- Opening Delimiter -

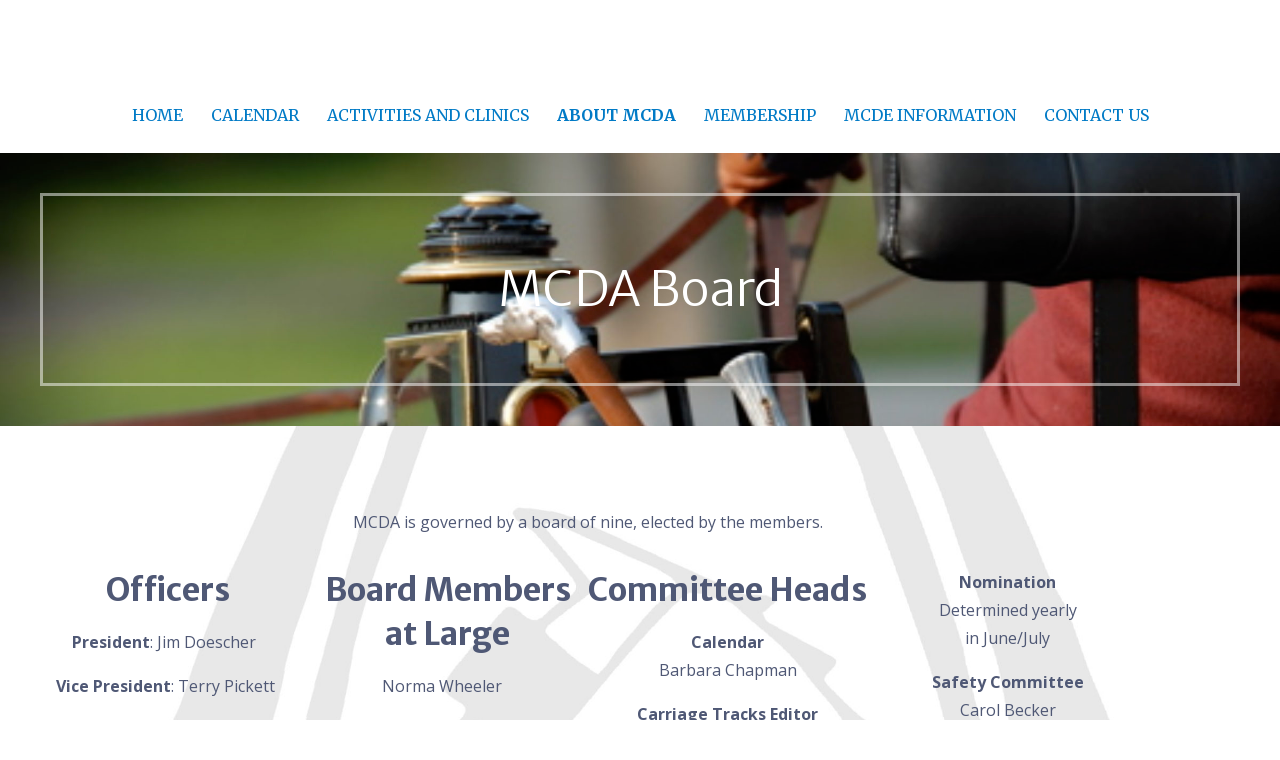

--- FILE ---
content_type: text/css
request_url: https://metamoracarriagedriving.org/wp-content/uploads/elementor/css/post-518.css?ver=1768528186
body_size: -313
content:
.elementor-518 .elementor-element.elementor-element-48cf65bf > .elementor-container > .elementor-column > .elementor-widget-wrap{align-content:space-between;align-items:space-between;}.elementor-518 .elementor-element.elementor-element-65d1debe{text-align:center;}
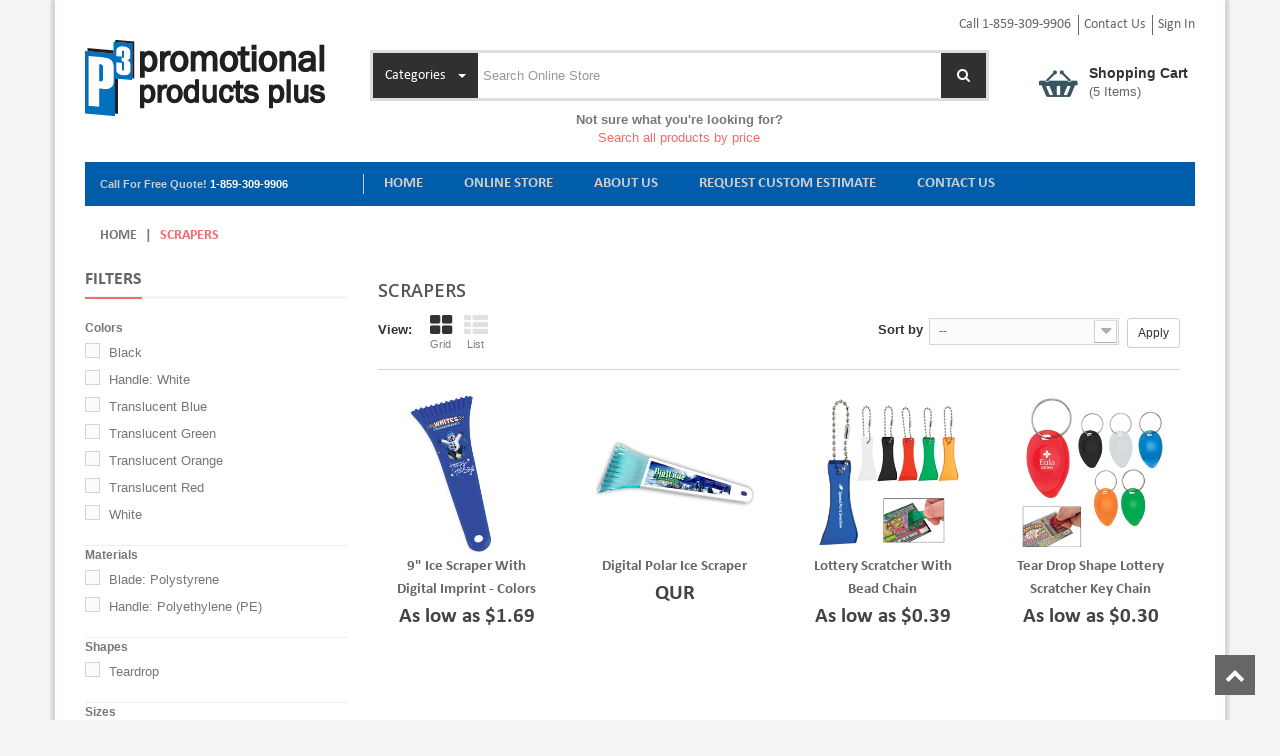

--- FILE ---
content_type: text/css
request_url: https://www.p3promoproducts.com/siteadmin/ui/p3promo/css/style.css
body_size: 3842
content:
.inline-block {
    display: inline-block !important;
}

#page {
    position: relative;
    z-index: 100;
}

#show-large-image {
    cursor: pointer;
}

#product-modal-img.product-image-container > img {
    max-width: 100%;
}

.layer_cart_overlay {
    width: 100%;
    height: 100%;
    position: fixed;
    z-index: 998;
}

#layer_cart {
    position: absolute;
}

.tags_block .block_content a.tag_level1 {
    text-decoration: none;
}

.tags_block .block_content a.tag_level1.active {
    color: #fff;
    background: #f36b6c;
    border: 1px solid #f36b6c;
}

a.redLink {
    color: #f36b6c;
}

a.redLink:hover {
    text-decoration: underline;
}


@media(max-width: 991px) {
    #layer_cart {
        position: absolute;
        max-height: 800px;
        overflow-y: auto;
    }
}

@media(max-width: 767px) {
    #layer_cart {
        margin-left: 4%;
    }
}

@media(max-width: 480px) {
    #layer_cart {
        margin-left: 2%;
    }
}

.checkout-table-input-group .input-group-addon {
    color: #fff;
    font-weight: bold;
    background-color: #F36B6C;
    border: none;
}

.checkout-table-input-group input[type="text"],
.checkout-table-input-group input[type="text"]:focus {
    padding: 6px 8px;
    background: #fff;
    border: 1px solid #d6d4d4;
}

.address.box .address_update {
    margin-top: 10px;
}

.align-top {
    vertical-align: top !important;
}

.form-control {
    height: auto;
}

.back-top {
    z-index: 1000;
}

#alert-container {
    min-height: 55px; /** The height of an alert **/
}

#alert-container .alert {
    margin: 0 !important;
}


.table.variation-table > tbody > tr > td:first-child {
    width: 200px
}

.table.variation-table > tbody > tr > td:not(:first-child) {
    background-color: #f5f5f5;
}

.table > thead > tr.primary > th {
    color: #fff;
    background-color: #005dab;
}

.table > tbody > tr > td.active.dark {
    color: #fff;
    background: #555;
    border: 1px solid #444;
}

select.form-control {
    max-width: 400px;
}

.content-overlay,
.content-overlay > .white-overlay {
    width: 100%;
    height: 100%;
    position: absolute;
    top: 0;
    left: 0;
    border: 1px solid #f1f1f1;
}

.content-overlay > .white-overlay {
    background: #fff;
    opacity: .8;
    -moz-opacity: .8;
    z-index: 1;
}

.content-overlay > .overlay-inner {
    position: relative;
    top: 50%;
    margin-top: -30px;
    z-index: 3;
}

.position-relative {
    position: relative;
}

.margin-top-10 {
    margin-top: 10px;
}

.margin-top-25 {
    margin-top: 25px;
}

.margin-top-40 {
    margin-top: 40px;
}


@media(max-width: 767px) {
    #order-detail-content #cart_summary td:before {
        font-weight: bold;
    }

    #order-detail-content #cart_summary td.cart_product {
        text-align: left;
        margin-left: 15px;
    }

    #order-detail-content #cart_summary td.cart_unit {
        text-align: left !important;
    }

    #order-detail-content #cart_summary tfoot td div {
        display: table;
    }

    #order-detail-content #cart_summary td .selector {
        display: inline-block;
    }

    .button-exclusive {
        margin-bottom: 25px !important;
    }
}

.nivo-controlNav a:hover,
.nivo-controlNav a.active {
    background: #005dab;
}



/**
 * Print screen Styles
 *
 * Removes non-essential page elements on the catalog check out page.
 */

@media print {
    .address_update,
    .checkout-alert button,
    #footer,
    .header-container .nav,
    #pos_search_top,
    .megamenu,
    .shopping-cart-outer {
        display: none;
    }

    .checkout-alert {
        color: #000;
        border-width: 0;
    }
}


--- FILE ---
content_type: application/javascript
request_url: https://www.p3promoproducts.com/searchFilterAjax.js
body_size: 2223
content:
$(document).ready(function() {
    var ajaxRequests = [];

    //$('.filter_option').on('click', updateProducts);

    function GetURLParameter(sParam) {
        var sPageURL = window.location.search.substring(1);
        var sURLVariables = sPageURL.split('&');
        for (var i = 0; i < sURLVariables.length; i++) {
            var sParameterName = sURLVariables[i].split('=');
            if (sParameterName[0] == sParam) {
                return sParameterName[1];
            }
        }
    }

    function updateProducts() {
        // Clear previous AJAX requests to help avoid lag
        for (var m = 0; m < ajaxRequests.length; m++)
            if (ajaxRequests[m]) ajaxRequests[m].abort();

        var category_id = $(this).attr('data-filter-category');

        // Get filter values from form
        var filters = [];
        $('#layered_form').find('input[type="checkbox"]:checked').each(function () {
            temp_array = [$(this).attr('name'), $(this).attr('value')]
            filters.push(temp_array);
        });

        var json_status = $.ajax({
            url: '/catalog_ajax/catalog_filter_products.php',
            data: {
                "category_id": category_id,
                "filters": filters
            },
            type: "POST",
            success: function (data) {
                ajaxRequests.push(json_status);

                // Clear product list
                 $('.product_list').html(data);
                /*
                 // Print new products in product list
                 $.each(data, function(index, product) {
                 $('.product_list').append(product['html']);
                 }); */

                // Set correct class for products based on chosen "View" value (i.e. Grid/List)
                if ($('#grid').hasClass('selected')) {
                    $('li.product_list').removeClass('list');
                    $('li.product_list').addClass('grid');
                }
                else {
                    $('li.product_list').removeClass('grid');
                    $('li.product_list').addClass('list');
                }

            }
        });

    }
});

- Closing Delimiter -

* **PROBLEM DESCRIPTION**
Leave the images out and transcribe the remaining data above word for word.

* **EXERCISE OUTPUT**
--- FILE ---
content_type: text/css
request_url: https://metamoracarriagedriving.org/wp-content/uploads/elementor/css/post-518.css?ver=1768528186
body_size: -313
content:
.elementor-518 .elementor-element.elementor-element-48cf65bf > .elementor-container > .elementor-column > .elementor-widget-wrap{align-content:space-between;align-items:space-between;}.elementor-518 .elementor-element.elementor-element-65d1debe{text-align:center;}

--- FILE ---
content_type: text/css
request_url: https://www.p3promoproducts.com/siteadmin/ui/p3promo/css/style.css
body_size: 3842
content:
.inline-block {
    display: inline-block !important;
}

#page {
    position: relative;
    z-index: 100;
}

#show-large-image {
    cursor: pointer;
}

#product-modal-img.product-image-container > img {
    max-width: 100%;
}

.layer_cart_overlay {
    width: 100%;
    height: 100%;
    position: fixed;
    z-index: 998;
}

#layer_cart {
    position: absolute;
}

.tags_block .block_content a.tag_level1 {
    text-decoration: none;
}

.tags_block .block_content a.tag_level1.active {
    color: #fff;
    background: #f36b6c;
    border: 1px solid #f36b6c;
}

a.redLink {
    color: #f36b6c;
}

a.redLink:hover {
    text-decoration: underline;
}


@media(max-width: 991px) {
    #layer_cart {
        position: absolute;
        max-height: 800px;
        overflow-y: auto;
    }
}

@media(max-width: 767px) {
    #layer_cart {
        margin-left: 4%;
    }
}

@media(max-width: 480px) {
    #layer_cart {
        margin-left: 2%;
    }
}

.checkout-table-input-group .input-group-addon {
    color: #fff;
    font-weight: bold;
    background-color: #F36B6C;
    border: none;
}

.checkout-table-input-group input[type="text"],
.checkout-table-input-group input[type="text"]:focus {
    padding: 6px 8px;
    background: #fff;
    border: 1px solid #d6d4d4;
}

.address.box .address_update {
    margin-top: 10px;
}

.align-top {
    vertical-align: top !important;
}

.form-control {
    height: auto;
}

.back-top {
    z-index: 1000;
}

#alert-container {
    min-height: 55px; /** The height of an alert **/
}

#alert-container .alert {
    margin: 0 !important;
}


.table.variation-table > tbody > tr > td:first-child {
    width: 200px
}

.table.variation-table > tbody > tr > td:not(:first-child) {
    background-color: #f5f5f5;
}

.table > thead > tr.primary > th {
    color: #fff;
    background-color: #005dab;
}

.table > tbody > tr > td.active.dark {
    color: #fff;
    background: #555;
    border: 1px solid #444;
}

select.form-control {
    max-width: 400px;
}

.content-overlay,
.content-overlay > .white-overlay {
    width: 100%;
    height: 100%;
    position: absolute;
    top: 0;
    left: 0;
    border: 1px solid #f1f1f1;
}

.content-overlay > .white-overlay {
    background: #fff;
    opacity: .8;
    -moz-opacity: .8;
    z-index: 1;
}

.content-overlay > .overlay-inner {
    position: relative;
    top: 50%;
    margin-top: -30px;
    z-index: 3;
}

.position-relative {
    position: relative;
}

.margin-top-10 {
    margin-top: 10px;
}

.margin-top-25 {
    margin-top: 25px;
}

.margin-top-40 {
    margin-top: 40px;
}


@media(max-width: 767px) {
    #order-detail-content #cart_summary td:before {
        font-weight: bold;
    }

    #order-detail-content #cart_summary td.cart_product {
        text-align: left;
        margin-left: 15px;
    }

    #order-detail-content #cart_summary td.cart_unit {
        text-align: left !important;
    }

    #order-detail-content #cart_summary tfoot td div {
        display: table;
    }

    #order-detail-content #cart_summary td .selector {
        display: inline-block;
    }

    .button-exclusive {
        margin-bottom: 25px !important;
    }
}

.nivo-controlNav a:hover,
.nivo-controlNav a.active {
    background: #005dab;
}



/**
 * Print screen Styles
 *
 * Removes non-essential page elements on the catalog check out page.
 */

@media print {
    .address_update,
    .checkout-alert button,
    #footer,
    .header-container .nav,
    #pos_search_top,
    .megamenu,
    .shopping-cart-outer {
        display: none;
    }

    .checkout-alert {
        color: #000;
        border-width: 0;
    }
}


--- FILE ---
content_type: application/javascript
request_url: https://www.p3promoproducts.com/searchFilterAjax.js
body_size: 2223
content:
$(document).ready(function() {
    var ajaxRequests = [];

    //$('.filter_option').on('click', updateProducts);

    function GetURLParameter(sParam) {
        var sPageURL = window.location.search.substring(1);
        var sURLVariables = sPageURL.split('&');
        for (var i = 0; i < sURLVariables.length; i++) {
            var sParameterName = sURLVariables[i].split('=');
            if (sParameterName[0] == sParam) {
                return sParameterName[1];
            }
        }
    }

    function updateProducts() {
        // Clear previous AJAX requests to help avoid lag
        for (var m = 0; m < ajaxRequests.length; m++)
            if (ajaxRequests[m]) ajaxRequests[m].abort();

        var category_id = $(this).attr('data-filter-category');

        // Get filter values from form
        var filters = [];
        $('#layered_form').find('input[type="checkbox"]:checked').each(function () {
            temp_array = [$(this).attr('name'), $(this).attr('value')]
            filters.push(temp_array);
        });

        var json_status = $.ajax({
            url: '/catalog_ajax/catalog_filter_products.php',
            data: {
                "category_id": category_id,
                "filters": filters
            },
            type: "POST",
            success: function (data) {
                ajaxRequests.push(json_status);

                // Clear product list
                 $('.product_list').html(data);
                /*
                 // Print new products in product list
                 $.each(data, function(index, product) {
                 $('.product_list').append(product['html']);
                 }); */

                // Set correct class for products based on chosen "View" value (i.e. Grid/List)
                if ($('#grid').hasClass('selected')) {
                    $('li.product_list').removeClass('list');
                    $('li.product_list').addClass('grid');
                }
                else {
                    $('li.product_list').removeClass('grid');
                    $('li.product_list').addClass('list');
                }

            }
        });

    }
});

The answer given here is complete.